Tampak bahwa kaum Nabi Syu'aib mulai kesal dan semakin kesal dengannya, lalu berkumpullah para pembesar kaumnya:
"Pemuka-pemuka
dari kaum Syu 'aib yang menyombongkan diri berkata: 'Sesungguhnya kami
akan mengusir kamu hai Syu'aib dan dengan orang-orang yang beriman
bersamamu dari kota kami, kecuali kamu kembali kepada agama kami.'" (QS.
al-A'raf: 88)
Mereka
menggunakan tahap baru dengan cara mengancam Nabi Syu'aib; mereka
mengancamnya untuk membunuh dan mengusir dari desa mereka; mereka
memberi pilihan kepada Nabi Syu'aib antara terusir dan kembali kepada
agama mereka yang menyembah pohon-pohon dan benda-benda mati. Nabi
Syu'aib memberitahu kepada mereka bahwa masalah kembalinya ia ke agama
mereka adalah masalah yang tidak berhubungan dengan masalah-masalah yang
disebutkan dalam perjanjian. Sungguh Allah SWT telah menyelamatkan
beliau dari agama mereka lalu bagaimana beliau kembali lagi padanya?

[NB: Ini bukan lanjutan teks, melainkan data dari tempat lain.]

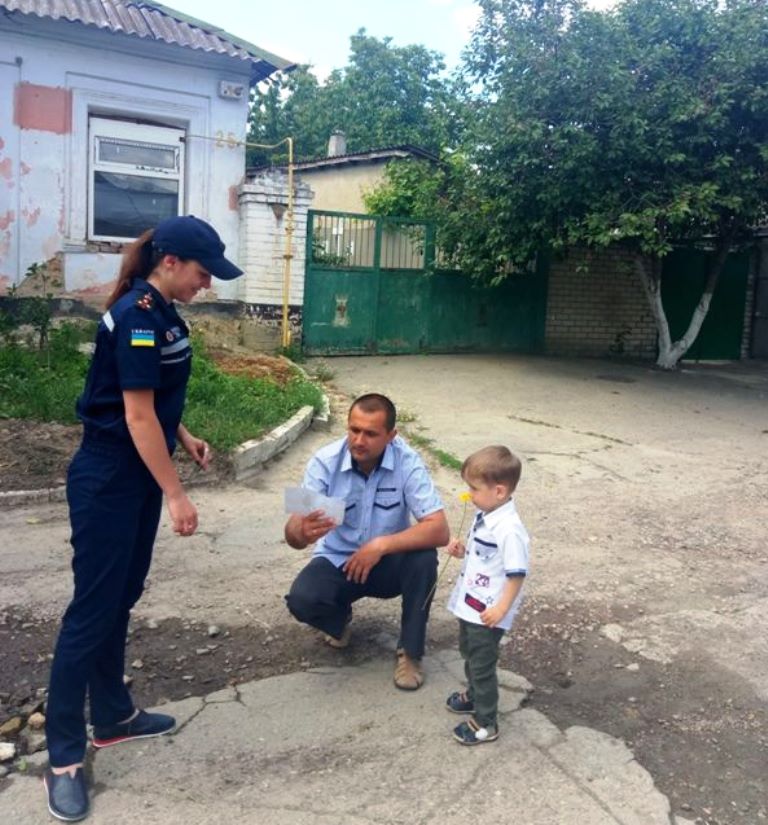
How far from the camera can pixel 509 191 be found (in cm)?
1167

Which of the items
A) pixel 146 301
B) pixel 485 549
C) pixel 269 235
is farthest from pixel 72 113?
pixel 485 549

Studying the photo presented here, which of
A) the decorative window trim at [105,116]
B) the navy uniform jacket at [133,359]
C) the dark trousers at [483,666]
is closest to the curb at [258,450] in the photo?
the navy uniform jacket at [133,359]

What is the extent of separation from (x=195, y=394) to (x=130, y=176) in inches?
183

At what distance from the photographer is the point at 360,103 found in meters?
32.8

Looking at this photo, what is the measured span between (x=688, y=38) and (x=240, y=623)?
10031mm

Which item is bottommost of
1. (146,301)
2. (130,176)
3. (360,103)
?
(146,301)

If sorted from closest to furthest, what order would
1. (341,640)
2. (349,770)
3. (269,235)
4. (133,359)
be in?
(133,359) < (349,770) < (341,640) < (269,235)

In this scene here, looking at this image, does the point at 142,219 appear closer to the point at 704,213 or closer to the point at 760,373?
the point at 704,213

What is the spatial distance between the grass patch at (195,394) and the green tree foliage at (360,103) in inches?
843

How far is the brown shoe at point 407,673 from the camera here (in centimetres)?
338

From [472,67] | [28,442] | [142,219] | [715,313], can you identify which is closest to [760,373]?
[715,313]

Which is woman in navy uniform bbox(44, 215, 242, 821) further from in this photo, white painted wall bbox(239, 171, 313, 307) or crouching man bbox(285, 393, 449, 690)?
white painted wall bbox(239, 171, 313, 307)

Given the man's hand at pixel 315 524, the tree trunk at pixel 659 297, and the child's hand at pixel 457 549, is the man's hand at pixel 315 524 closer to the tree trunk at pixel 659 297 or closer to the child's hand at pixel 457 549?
the child's hand at pixel 457 549

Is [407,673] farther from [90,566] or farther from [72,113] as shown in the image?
[72,113]
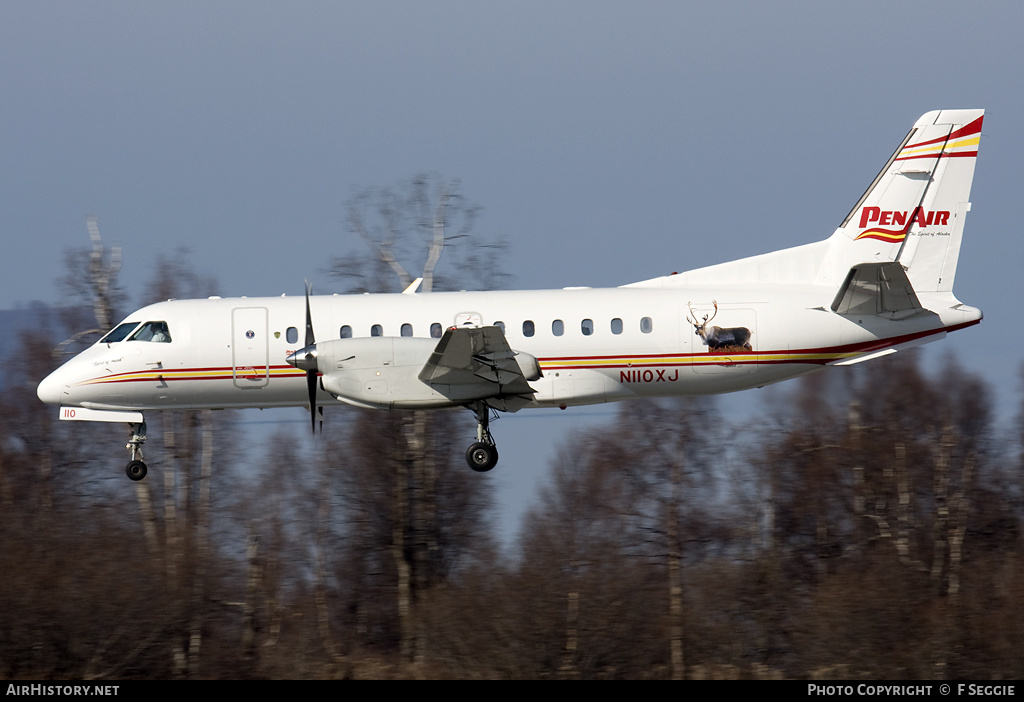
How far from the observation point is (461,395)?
22.5 meters

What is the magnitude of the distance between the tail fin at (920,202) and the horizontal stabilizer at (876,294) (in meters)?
1.37

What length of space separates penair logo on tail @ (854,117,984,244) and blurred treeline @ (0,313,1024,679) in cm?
1285

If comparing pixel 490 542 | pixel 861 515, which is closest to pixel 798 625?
pixel 861 515

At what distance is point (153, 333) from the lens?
78.3 ft

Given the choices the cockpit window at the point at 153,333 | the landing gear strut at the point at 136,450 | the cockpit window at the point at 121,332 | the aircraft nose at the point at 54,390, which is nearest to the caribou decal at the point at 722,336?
the cockpit window at the point at 153,333

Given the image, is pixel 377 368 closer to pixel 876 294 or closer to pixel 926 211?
pixel 876 294

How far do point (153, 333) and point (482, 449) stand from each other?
6.55 m

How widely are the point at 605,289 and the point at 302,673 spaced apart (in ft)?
54.9

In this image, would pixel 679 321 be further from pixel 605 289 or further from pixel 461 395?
pixel 461 395

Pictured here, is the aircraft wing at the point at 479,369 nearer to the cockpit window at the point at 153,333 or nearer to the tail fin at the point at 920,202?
the cockpit window at the point at 153,333

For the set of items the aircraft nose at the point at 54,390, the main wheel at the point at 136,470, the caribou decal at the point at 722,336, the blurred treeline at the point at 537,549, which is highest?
the caribou decal at the point at 722,336

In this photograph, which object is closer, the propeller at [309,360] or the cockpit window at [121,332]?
the propeller at [309,360]

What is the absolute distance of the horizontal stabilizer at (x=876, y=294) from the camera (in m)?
22.2

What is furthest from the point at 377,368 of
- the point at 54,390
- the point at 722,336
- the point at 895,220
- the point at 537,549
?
the point at 537,549
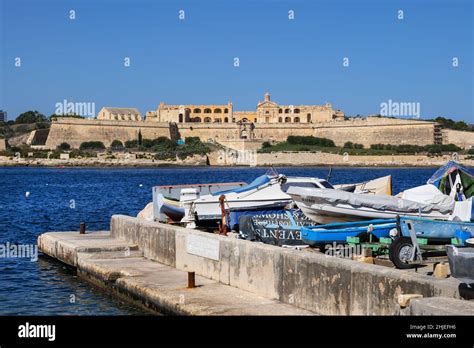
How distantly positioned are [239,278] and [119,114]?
11092 cm

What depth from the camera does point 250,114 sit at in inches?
4781

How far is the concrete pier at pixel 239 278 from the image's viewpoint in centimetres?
625

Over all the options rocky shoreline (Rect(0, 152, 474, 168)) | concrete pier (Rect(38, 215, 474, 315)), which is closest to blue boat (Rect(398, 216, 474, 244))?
concrete pier (Rect(38, 215, 474, 315))

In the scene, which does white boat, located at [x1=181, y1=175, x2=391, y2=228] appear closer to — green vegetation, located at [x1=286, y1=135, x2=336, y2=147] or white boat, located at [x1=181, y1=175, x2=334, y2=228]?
white boat, located at [x1=181, y1=175, x2=334, y2=228]

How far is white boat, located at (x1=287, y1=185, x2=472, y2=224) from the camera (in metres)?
10.7

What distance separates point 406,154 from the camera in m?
97.2

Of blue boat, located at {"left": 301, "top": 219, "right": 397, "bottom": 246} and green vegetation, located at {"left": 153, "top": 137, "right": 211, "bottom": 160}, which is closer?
blue boat, located at {"left": 301, "top": 219, "right": 397, "bottom": 246}

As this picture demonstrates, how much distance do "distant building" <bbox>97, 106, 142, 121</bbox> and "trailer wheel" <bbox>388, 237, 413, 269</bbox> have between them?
10506 centimetres

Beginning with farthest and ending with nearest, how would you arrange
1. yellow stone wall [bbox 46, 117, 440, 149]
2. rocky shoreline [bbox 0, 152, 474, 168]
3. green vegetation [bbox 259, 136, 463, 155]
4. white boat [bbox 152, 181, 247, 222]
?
yellow stone wall [bbox 46, 117, 440, 149] < green vegetation [bbox 259, 136, 463, 155] < rocky shoreline [bbox 0, 152, 474, 168] < white boat [bbox 152, 181, 247, 222]

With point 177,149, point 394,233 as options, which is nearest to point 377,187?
point 394,233

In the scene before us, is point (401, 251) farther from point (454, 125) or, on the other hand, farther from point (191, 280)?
point (454, 125)

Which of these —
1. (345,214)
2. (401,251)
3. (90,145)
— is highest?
(90,145)
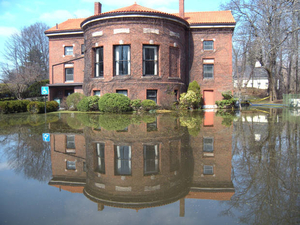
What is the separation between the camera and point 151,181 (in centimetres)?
546

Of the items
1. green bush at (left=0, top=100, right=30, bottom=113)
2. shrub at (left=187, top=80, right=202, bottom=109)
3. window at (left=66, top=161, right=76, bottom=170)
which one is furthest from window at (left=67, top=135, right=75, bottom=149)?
shrub at (left=187, top=80, right=202, bottom=109)

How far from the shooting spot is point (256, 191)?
4781mm

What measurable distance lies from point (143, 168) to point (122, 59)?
2018 cm

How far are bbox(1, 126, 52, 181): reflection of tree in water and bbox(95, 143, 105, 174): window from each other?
1.07 m

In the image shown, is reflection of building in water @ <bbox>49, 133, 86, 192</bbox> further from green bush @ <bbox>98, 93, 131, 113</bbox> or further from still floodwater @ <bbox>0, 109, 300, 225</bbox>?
green bush @ <bbox>98, 93, 131, 113</bbox>

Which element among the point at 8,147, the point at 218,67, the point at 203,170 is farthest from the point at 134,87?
the point at 203,170

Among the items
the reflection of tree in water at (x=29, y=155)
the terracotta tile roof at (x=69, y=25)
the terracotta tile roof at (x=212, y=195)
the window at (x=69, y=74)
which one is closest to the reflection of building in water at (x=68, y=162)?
the reflection of tree in water at (x=29, y=155)

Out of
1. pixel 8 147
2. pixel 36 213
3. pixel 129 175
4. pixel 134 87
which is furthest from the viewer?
pixel 134 87

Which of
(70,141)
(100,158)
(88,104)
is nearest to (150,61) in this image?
(88,104)

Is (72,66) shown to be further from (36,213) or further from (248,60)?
(36,213)

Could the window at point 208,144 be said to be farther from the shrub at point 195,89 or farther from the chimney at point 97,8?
the chimney at point 97,8

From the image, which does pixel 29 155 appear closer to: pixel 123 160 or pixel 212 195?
pixel 123 160

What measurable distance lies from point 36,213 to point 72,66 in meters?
29.7

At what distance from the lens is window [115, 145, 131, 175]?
6129 millimetres
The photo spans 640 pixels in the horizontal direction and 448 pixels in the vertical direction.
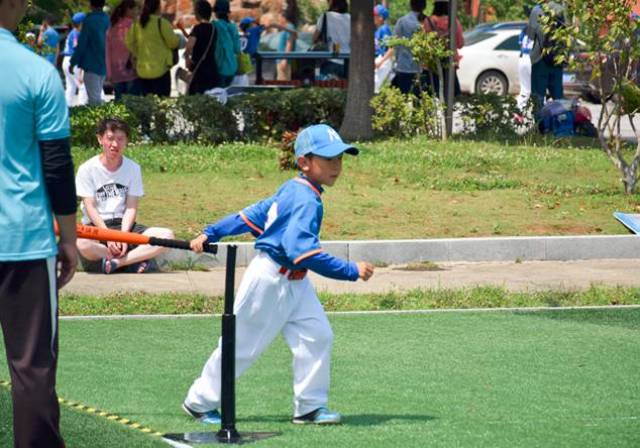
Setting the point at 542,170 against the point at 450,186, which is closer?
the point at 450,186

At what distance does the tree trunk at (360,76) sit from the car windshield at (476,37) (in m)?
13.8

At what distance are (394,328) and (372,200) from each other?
480cm

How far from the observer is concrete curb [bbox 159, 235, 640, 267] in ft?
40.4

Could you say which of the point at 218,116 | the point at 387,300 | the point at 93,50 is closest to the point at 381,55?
the point at 93,50

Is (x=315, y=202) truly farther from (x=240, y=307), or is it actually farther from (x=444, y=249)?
(x=444, y=249)

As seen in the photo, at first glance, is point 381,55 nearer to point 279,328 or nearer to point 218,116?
point 218,116

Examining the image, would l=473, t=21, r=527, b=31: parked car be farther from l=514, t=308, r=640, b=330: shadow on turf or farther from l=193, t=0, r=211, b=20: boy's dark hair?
l=514, t=308, r=640, b=330: shadow on turf

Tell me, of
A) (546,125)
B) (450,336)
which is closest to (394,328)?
(450,336)

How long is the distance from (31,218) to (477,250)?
306 inches

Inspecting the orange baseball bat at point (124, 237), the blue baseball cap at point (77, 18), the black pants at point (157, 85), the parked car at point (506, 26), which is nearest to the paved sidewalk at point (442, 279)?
the orange baseball bat at point (124, 237)

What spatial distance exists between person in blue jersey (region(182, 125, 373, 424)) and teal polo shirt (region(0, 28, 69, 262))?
1.51m

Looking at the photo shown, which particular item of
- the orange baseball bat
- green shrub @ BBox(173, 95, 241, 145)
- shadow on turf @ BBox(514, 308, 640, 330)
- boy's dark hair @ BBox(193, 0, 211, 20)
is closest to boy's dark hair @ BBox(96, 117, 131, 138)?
shadow on turf @ BBox(514, 308, 640, 330)

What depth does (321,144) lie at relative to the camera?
673cm

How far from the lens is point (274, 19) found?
41.1 metres
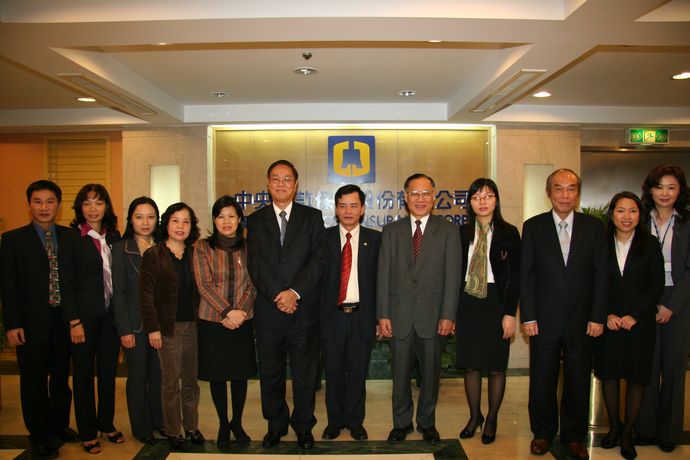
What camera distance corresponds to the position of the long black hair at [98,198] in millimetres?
3777

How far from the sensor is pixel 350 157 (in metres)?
6.96

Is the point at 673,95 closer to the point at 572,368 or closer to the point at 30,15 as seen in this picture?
the point at 572,368

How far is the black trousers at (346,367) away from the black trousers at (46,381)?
182 centimetres

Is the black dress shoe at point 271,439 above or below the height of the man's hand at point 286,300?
below

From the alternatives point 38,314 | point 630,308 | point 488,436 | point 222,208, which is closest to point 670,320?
point 630,308

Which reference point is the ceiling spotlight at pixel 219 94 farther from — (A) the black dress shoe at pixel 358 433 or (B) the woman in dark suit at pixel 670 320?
(B) the woman in dark suit at pixel 670 320

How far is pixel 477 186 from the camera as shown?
3.76 meters

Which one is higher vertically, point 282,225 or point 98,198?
point 98,198

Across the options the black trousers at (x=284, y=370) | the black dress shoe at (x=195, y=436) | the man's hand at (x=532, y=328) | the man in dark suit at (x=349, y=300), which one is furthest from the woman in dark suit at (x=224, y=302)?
the man's hand at (x=532, y=328)

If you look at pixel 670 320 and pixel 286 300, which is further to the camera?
pixel 670 320

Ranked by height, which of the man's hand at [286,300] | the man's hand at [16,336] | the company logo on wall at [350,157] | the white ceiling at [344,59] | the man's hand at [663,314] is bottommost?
the man's hand at [16,336]

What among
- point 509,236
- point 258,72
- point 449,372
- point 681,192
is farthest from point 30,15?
point 449,372

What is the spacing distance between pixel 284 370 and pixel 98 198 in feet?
5.72

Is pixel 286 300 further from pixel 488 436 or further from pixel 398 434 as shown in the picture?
pixel 488 436
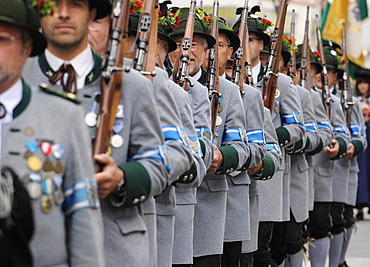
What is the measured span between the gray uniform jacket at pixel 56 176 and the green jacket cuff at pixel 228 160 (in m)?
3.54

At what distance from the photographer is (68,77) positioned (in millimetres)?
4656

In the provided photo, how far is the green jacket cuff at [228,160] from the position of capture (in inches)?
291

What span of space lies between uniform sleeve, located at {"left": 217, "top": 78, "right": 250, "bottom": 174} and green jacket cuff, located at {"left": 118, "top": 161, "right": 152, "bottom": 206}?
2.82 m

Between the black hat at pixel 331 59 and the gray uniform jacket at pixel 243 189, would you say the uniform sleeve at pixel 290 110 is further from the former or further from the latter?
the black hat at pixel 331 59

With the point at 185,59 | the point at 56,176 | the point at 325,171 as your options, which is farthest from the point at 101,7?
the point at 325,171

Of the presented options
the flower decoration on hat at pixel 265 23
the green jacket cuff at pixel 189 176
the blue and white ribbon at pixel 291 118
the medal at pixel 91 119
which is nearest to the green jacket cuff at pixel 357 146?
the flower decoration on hat at pixel 265 23

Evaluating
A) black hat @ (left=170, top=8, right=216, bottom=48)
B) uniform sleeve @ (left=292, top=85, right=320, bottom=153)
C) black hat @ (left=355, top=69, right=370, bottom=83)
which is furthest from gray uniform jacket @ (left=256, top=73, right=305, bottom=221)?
black hat @ (left=355, top=69, right=370, bottom=83)

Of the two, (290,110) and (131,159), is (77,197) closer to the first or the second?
(131,159)

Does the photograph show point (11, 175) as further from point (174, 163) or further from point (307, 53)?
point (307, 53)

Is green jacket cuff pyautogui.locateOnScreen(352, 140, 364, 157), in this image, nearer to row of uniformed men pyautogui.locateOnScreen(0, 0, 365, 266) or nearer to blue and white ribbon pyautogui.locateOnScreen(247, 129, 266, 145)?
row of uniformed men pyautogui.locateOnScreen(0, 0, 365, 266)

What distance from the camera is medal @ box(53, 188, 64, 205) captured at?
3.78m

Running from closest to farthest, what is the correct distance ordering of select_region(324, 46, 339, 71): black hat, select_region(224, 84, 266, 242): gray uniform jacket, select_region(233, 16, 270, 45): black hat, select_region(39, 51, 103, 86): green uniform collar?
1. select_region(39, 51, 103, 86): green uniform collar
2. select_region(224, 84, 266, 242): gray uniform jacket
3. select_region(233, 16, 270, 45): black hat
4. select_region(324, 46, 339, 71): black hat

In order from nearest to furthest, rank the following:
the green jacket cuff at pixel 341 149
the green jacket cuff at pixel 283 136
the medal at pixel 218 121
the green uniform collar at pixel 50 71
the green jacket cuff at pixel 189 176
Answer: the green uniform collar at pixel 50 71 → the green jacket cuff at pixel 189 176 → the medal at pixel 218 121 → the green jacket cuff at pixel 283 136 → the green jacket cuff at pixel 341 149

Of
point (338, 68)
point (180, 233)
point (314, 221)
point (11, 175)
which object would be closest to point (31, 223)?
point (11, 175)
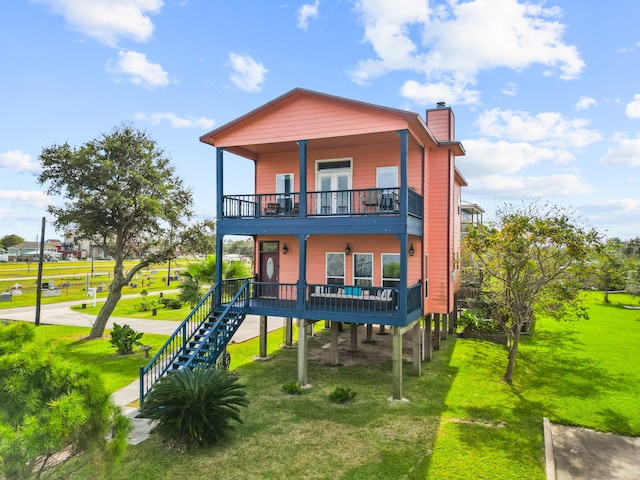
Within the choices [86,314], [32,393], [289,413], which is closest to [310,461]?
[289,413]

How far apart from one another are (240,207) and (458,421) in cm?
1080

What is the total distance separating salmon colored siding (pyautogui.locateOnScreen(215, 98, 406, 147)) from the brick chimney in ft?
18.3

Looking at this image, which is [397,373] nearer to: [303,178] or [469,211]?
[303,178]

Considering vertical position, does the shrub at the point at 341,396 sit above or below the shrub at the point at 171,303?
below

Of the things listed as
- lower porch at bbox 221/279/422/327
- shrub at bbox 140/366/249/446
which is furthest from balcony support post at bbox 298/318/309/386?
shrub at bbox 140/366/249/446

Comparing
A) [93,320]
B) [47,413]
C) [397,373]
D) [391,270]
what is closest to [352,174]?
[391,270]

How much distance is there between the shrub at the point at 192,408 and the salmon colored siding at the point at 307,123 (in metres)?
8.95

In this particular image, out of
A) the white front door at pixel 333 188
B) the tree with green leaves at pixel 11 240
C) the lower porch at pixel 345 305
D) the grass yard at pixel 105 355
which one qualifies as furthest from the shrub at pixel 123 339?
the tree with green leaves at pixel 11 240

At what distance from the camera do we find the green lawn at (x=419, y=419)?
361 inches

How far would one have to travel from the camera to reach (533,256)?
14.9 metres

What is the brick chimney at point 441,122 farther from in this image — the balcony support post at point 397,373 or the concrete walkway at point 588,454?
the concrete walkway at point 588,454

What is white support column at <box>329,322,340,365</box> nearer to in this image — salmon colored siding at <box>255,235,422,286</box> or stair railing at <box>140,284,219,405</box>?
salmon colored siding at <box>255,235,422,286</box>

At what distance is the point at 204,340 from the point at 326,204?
23.3 feet

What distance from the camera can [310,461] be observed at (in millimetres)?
9445
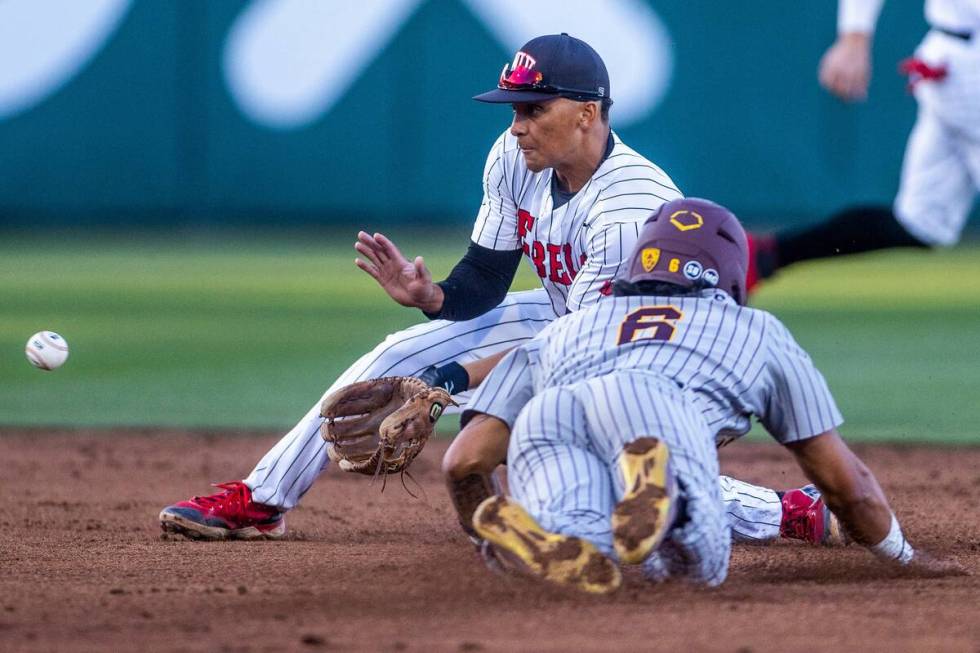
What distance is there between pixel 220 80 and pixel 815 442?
38.3ft

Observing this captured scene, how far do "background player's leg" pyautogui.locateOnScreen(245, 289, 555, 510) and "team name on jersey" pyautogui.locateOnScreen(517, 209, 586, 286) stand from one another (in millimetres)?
232

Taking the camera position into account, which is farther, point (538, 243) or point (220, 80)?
point (220, 80)

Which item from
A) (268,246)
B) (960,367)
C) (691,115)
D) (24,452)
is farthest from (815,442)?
(268,246)

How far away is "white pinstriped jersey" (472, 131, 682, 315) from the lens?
411 centimetres

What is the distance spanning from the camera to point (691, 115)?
14.3 meters

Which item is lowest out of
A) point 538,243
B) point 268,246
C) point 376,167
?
point 268,246

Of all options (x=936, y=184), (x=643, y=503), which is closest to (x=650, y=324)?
(x=643, y=503)

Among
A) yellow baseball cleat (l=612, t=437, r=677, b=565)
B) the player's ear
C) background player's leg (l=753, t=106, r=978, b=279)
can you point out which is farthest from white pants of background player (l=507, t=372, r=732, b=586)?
background player's leg (l=753, t=106, r=978, b=279)

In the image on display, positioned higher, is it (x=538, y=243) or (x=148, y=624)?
(x=538, y=243)

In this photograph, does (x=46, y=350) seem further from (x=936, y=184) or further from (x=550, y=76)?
(x=936, y=184)

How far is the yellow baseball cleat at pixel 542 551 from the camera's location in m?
3.15

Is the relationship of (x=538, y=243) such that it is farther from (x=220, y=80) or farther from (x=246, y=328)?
(x=220, y=80)

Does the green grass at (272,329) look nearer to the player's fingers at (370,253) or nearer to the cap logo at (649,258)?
the player's fingers at (370,253)

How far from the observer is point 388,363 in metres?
4.44
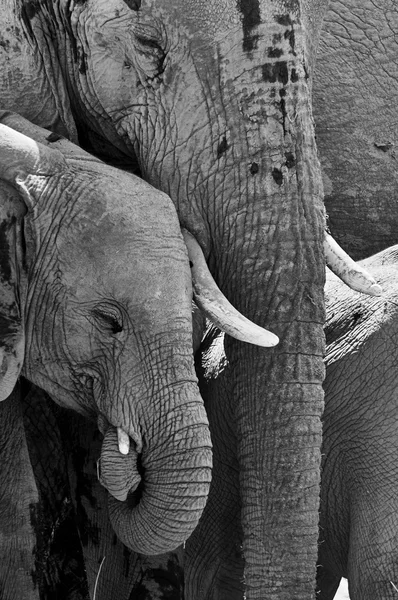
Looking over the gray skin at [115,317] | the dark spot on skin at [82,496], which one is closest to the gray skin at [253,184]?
the gray skin at [115,317]

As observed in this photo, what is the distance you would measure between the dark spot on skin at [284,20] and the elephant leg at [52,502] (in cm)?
132

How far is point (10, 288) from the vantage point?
5035 millimetres

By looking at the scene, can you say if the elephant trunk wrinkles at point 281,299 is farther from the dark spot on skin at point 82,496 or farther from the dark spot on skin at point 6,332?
the dark spot on skin at point 82,496

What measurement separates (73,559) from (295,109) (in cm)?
184

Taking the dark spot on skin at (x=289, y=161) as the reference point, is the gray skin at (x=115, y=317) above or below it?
below

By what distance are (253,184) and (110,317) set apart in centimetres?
57

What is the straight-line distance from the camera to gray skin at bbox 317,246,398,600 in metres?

Beliau yang mengajak mereka pada agama tauhid lalu bagaimana beliau
mengajak mereka untuk kembali pada kesyirikan dan kekufuran? Beliau
mengajak mereka dengan cara yang lembut dan kasih sayang sementara
mereka mengancamnya dengan kekuatan.
Demikianlah
pertentangan antara Nabi Syu'aib dan kaumnya semakin berlanjut. Nabi
Syu'aib memegang amanat dakwah untuk menghadapi para pembesar, para
pendusta, dan para penguasa kaumnya. Akhirnya, Nabi Syu'aib mulai
mengetahui bahwa mereka tidak lagi memiliki harapan karena mereka telah
berpaling dari Allah SWT:
"Sedang
Allah kamu jadikan sesuatu yang terbuang di belakangmu? Sesungguhnya
pengetahuan Tuhanku meliputi apa yang kamu kerjakan. Dan (dia berkata):
'Hai kaumku, berbuatlah menurut kemampuanmu, sesungguhnya aku pun
berbuat (pula). Kelak kamu akan mengetahui siapa yang akan ditimpa azab
yang menghinakannya dan siapa yang berdusta. Dan tunggulah azab (Tuhan).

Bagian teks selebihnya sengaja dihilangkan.